▸ **閱讀課文**:
%%

最近開始研究自然語言處理了,所以準備好好學習一下,就跟著《Python自然語言處理》這本書,邊學邊整理吧
安裝
Mac裡面自帶了python2.7,所以直接安裝nltk就可以了。
預設執行sudo pip install -U nltk
會報錯:
Collecting nltk
Downloading nltk-3.2.4.tar.gz (1.2MB)
100% |████████████████████████████████| 1.2MB 555kB/s
Collecting six (from nltk)
Downloading six-1.11.0-py2.py3-none-any.whl
Installing collected packages: six, nltk
Found existing installation: six 1.4.1
DEPRECATION: Uninstalling a distutils installed project (six) has been deprecated and will be removed in a future version. This is due to the fact that uninstalling a distutils project will only partially uninstall the project.
Uninstalling six-1.4.1:
這是因為系統內部已經有six包了,不能被修改。所以可以跳過six,直接安裝nltk
sudo pip install -U nltk --ignore-installed six
這樣可以看到輸出:
Collecting nltk
Downloading nltk-3.2.4.tar.gz (1.2MB)
100% |████████████████████████████████| 1.2MB 552kB/s
Collecting six
Downloading six-1.11.0-py2.py3-none-any.whl
Installing collected packages: six, nltk
Running setup.py install for nltk ... done
測試一下:
xingoodeMacBook-Pro:~ xingoo$ python
Python 2.7.10 (default, Feb 7 2017, 00:08:15)
[GCC 4.2.1 Compatible Apple LLVM 8.0.0 (clang-800.0.34)] on darwin
Type "help", "copyright", "credits" or "license" for more information.
>>> import nltk
沒有錯誤,說明安裝成功了。
下載資料集
然後就可以下載資料集了,執行命令nltk.download()
彈出下載對話方塊。點選下載就可以用nltk為我們提供的語料庫了。
參考
《python自然語言處理》

%%

▸ **資料部分**:

%%

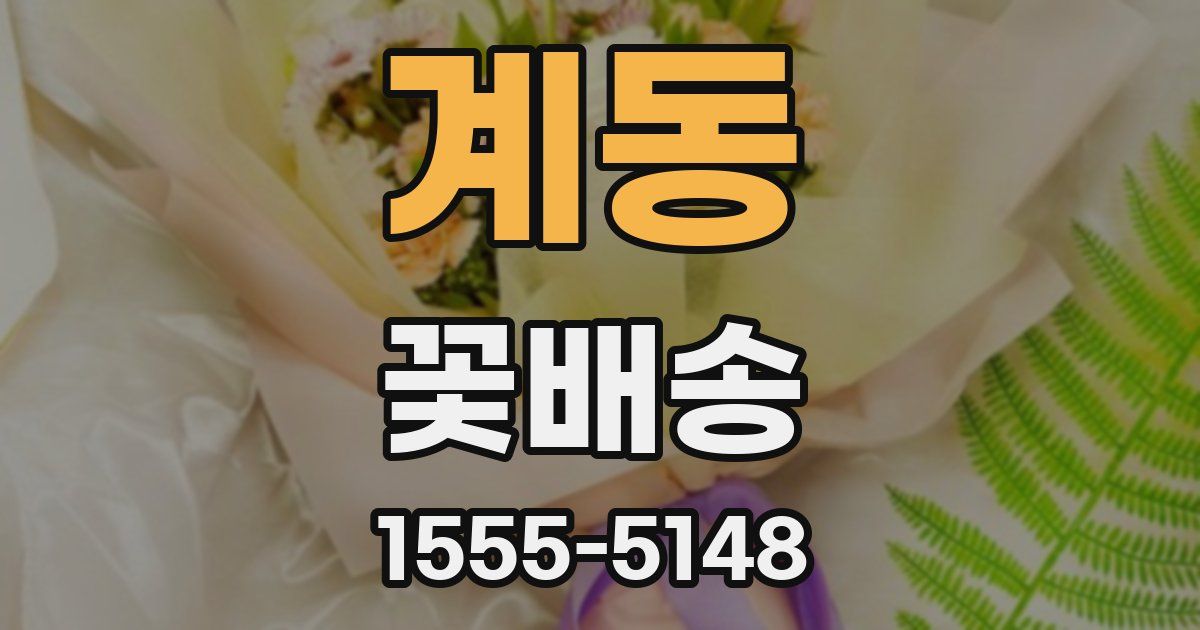 계동 꽃배송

%%

▸ **練習題目**:
- a) 判斷下列說法是否符合課文,逐項回答「是」或「否」,並引用課文中起決定作用的原話:(i) 文中的 Mac 自帶 python2.7;(ii) 預設安裝命令報錯,是因為下載 nltk 失敗;(iii) 執行 nltk.download() 後會彈出下載對話方塊。
- b) 根據課文,要跳過 six 直接安裝 nltk,應執行哪條命令?
上面的資料另有來源,與課文無關。

▸ **參考答案**:
- a)
(i) 是:「Mac裡面自帶了python2.7」
(ii) 否:「這是因為系統內部已經有six包了,不能被修改」
(iii) 是:「彈出下載對話方塊」

- b) sudo pip install -U nltk --ignore-installed six